→ WORK INSTRUCTION: Please return each of the entries exactly, minus their pictures.

→ Stored data:
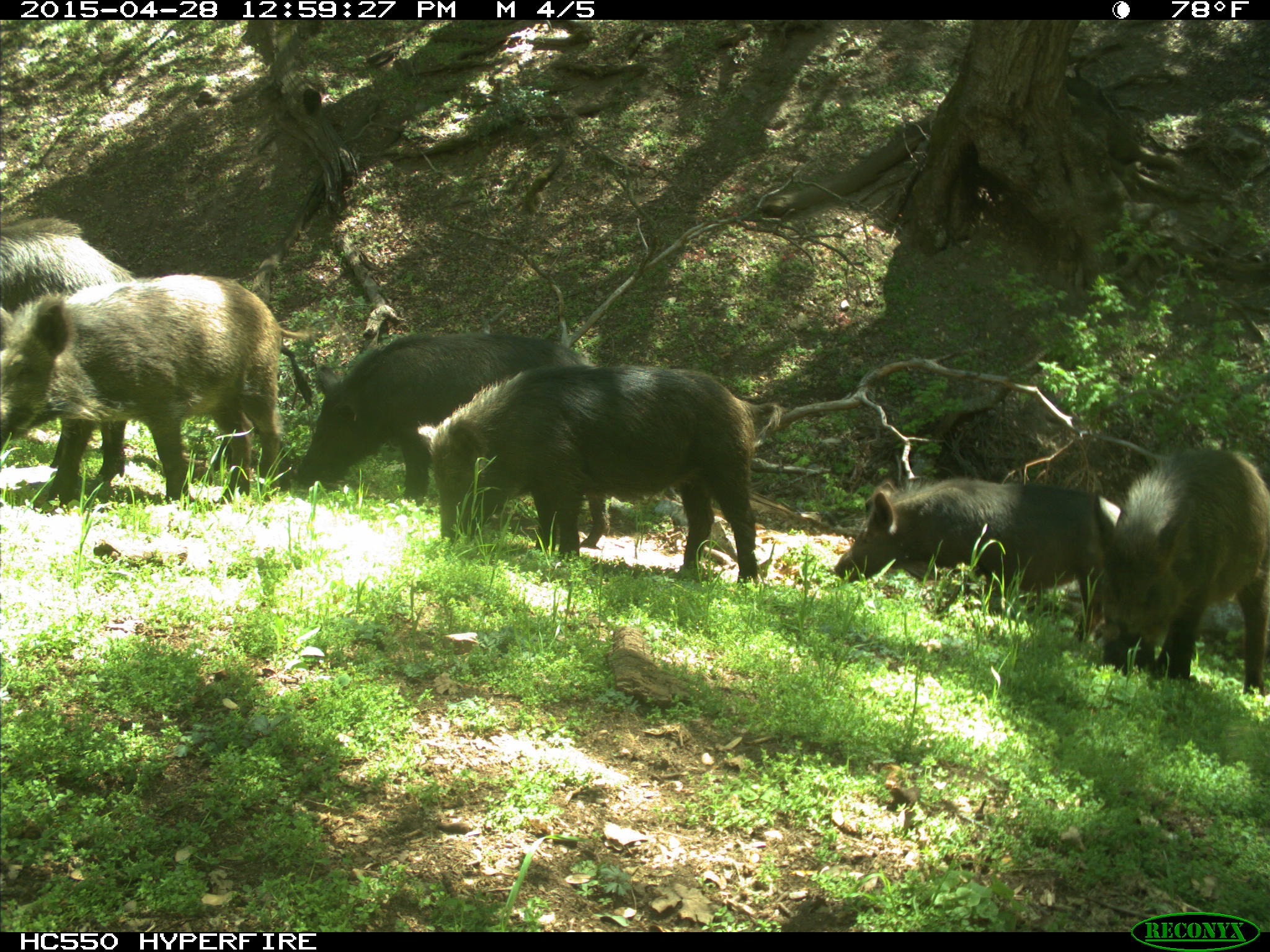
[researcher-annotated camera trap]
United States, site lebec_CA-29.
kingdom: Animalia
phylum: Chordata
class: Mammalia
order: Artiodactyla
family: Suidae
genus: Sus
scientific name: Sus scrofa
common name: wild boar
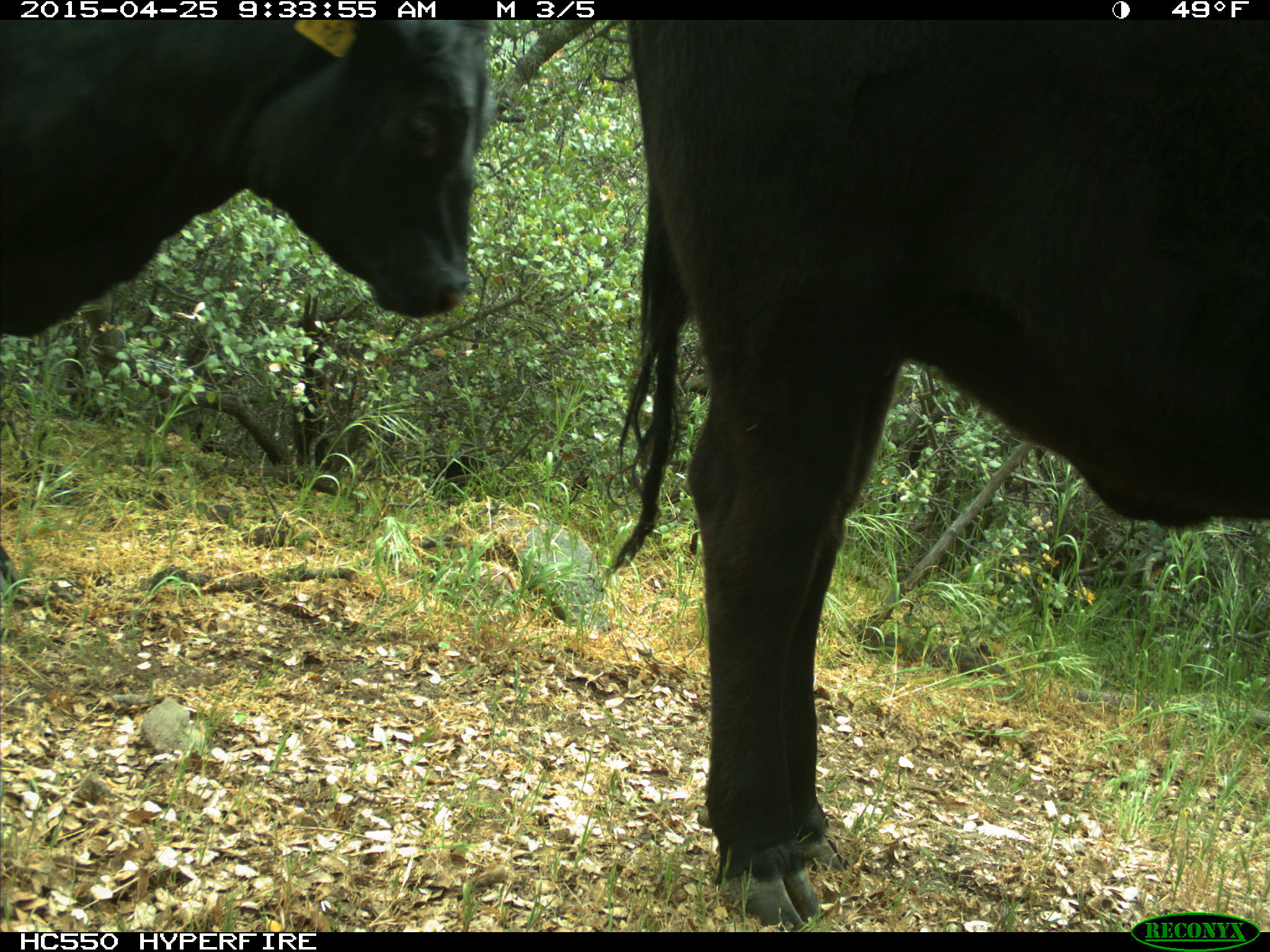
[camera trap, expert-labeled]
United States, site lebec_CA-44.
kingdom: Animalia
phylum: Chordata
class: Mammalia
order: Artiodactyla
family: Suidae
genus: Sus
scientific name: Sus scrofa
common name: wild boar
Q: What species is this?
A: Sus scrofa (wild boar).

→ PROBLEM SOLUTION:
[researcher-annotated camera trap]
United States, site lebec_CA-29.
kingdom: Animalia
phylum: Chordata
class: Mammalia
order: Artiodactyla
family: Suidae
genus: Sus
scientific name: Sus scrofa
common name: wild boar
[camera trap, expert-labeled]
United States, site lebec_CA-44.
kingdom: Animalia
phylum: Chordata
class: Mammalia
order: Artiodactyla
family: Suidae
genus: Sus
scientific name: Sus scrofa
common name: wild boar
Q: What species is this?
A: Sus scrofa (wild boar).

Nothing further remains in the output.